Sarà un caso, ma nello stesso anno delle grandi rentrée di David Bowie e Depeche Mode è arrivato anche il secondo album degli Hurts, il duo elettronico di Manchester.
Esplosi nel 2010 con la celebre “BetterThan Love”, gli Hurts si sono imposti come degni prosecutori del filone pop sofisticato dei due artisti prima menzionati, che hanno fatto la storia del rock inglese.
Li abbiamo incontrati in occasione del loro passaggio italiano (sold out gremitissimo a Milano) in attesa di un tour più corposo. A rispondere sono all’unisono entrambi, Theo Hutchcraft(cantante) e Adam Anderson (tastierista)
Il disco Exile sembra essere più virato al rock. Decisione cosciente?
«Abbiamo sempre saputo di avere una vena rock anche se a volte componiamo partendo da un piano o melodie che ci vengono in mente. Questa volta però abbiamo deciso di mettere assieme molte più influenze che nel nostro debutto, ci siamo presi la libertà di allargare il nostro suono.
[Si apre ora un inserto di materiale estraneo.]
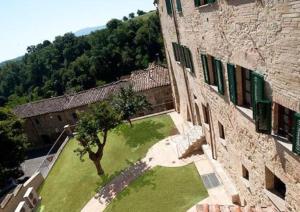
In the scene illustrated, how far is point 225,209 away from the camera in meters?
9.60

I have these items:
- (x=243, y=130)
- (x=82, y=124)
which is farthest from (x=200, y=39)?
(x=82, y=124)

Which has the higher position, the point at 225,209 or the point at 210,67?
the point at 210,67

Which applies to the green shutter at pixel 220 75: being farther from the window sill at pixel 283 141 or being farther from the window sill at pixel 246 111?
the window sill at pixel 283 141

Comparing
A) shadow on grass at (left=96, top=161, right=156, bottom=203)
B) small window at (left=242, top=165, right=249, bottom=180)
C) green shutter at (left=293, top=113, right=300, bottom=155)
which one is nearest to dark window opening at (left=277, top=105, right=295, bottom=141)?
green shutter at (left=293, top=113, right=300, bottom=155)

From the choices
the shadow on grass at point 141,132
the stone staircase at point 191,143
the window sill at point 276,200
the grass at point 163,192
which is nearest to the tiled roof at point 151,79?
the shadow on grass at point 141,132

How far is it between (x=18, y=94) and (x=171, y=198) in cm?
6364

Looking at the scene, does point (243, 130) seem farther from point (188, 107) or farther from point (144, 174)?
point (188, 107)

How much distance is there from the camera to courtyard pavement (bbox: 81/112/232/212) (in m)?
15.1

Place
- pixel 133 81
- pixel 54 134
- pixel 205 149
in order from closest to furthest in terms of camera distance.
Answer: pixel 205 149 → pixel 133 81 → pixel 54 134

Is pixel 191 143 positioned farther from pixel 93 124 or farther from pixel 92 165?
pixel 92 165

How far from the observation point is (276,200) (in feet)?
27.0

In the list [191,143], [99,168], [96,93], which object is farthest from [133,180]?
[96,93]

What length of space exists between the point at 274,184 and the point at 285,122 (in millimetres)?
2774

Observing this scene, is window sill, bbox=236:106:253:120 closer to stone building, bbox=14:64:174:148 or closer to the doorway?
the doorway
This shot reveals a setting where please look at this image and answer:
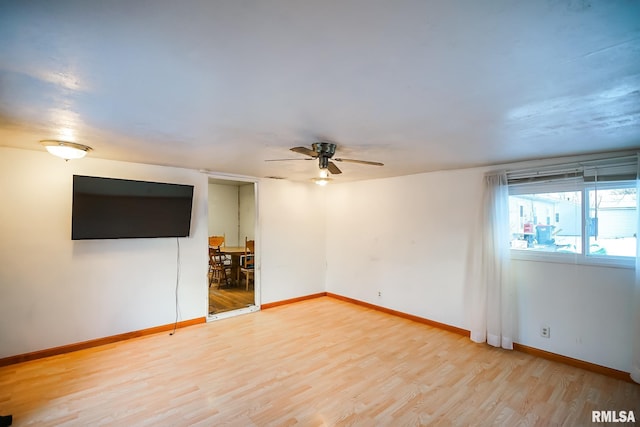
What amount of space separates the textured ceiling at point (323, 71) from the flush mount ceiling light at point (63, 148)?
0.09 meters

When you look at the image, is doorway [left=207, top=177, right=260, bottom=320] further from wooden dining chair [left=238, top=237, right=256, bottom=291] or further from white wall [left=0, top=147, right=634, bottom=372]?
white wall [left=0, top=147, right=634, bottom=372]

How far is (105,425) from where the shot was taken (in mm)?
2174

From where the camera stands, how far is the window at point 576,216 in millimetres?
2914

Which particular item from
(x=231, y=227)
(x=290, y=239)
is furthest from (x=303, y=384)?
(x=231, y=227)

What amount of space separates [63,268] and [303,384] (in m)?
3.04

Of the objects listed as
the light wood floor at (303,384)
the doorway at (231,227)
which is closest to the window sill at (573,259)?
the light wood floor at (303,384)

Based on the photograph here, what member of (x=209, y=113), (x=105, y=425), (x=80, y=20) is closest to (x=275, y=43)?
(x=80, y=20)

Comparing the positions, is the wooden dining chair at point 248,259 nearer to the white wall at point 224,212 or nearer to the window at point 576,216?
the white wall at point 224,212

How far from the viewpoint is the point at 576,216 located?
10.5ft

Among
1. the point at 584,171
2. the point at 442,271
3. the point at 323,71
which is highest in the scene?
the point at 323,71

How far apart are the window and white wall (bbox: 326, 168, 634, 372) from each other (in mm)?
177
E crediamo che sia venuto fuori un disco molto vario e molto suonato.»
Non vi viene voglia magari di ridimensionare le canzoni, renderle più semplici?
«Non è detto che non lo si possa fare in futuro abbiamo pensato di incidere solo con piano e voce, sarà sicuramente uno dei prossimi obiettivi.»
Cosa dite del pezzo che fa parlare molti dei vostri fans, The Road?
«Ci abbiamo messo un po’ di influenze dubstep perché pensavamo ci stessero bene. Abbiamo approcciato con lo stesso metodo anche Sandman che è più black.»
È un primo passo verso la conquista dell’America?
«Siamo molto soddisfatti di come siamo accolti in Europa e ci va bene così. Crediamo che l’unico posto dove ci considerano ancora una band giovane è la Francia, nel resto del continente tutti ci conoscono già bene. Ovviamente puntiamo all’America ma per essere presenti davvero lì devi ritagliarti molto tempo da dedicare a un solo paese. E noi da quando siamo partiti abbiamo dovuto fare molte tappe ovunque e ritornare a suonare in posti che ci richiamavano.»
Poi vi siete fermati per fare questo nuovo disco. Com’è nato?
«Il nome Exile non è un mistero, è un po’ la descrizione di come ci siamo sentiti noi quando ci è arrivato il successo. Le hall piene ma le camere d’albergo vuote con la nostra solitudine, i viaggi interminabili. Crediamo che a volte il lato oscuro della vita valga la pena di essere raccontato. Non c’è solamente il bello.»
Perché i vostri fans sono così attaccati a questa vostra visione dark?
«Perché forse c’è molto di più che la risata facile. Il mistero, il nero a volte è più interessante, gli ascoltatori vogliono qualche riflessione più profonda.»
In “Help” c’è Elton John al piano. Com’è andata?
«È venuto a trovarci in studio e abbiamo registrato 20 minuti di musica in una session di svariate ore. È questo il bello di incontrare artisti leggendari come lui. Ci si scambia opinioni e aneddoti, lui racconta tutto in maniera travolgente e noi non riuscivamo a contenere la nostra curiosità.»
Credete di far parte di una scena o volete essere unici?
«L’unica cosa che volevamo fare, fin da quando abbiamo iniziato, era osare. A ripensarci, il modo in cui abbiamo realizzato e presentato il primo disco era in forte contrasto con la musica che andava per la maggiore in quel periodo. Ma l’abbiamo fatto con intraprendenza, siamo stati coraggiosi. Sono queste le cose che ci fanno crescere. E per questo ammiriamo artisti contemporanei come Lana Del Rey. Lei fa tutto da sola senza farsi influenzare e quando la senti e la vedi pensi che nessuno ha il suo stesso stile.»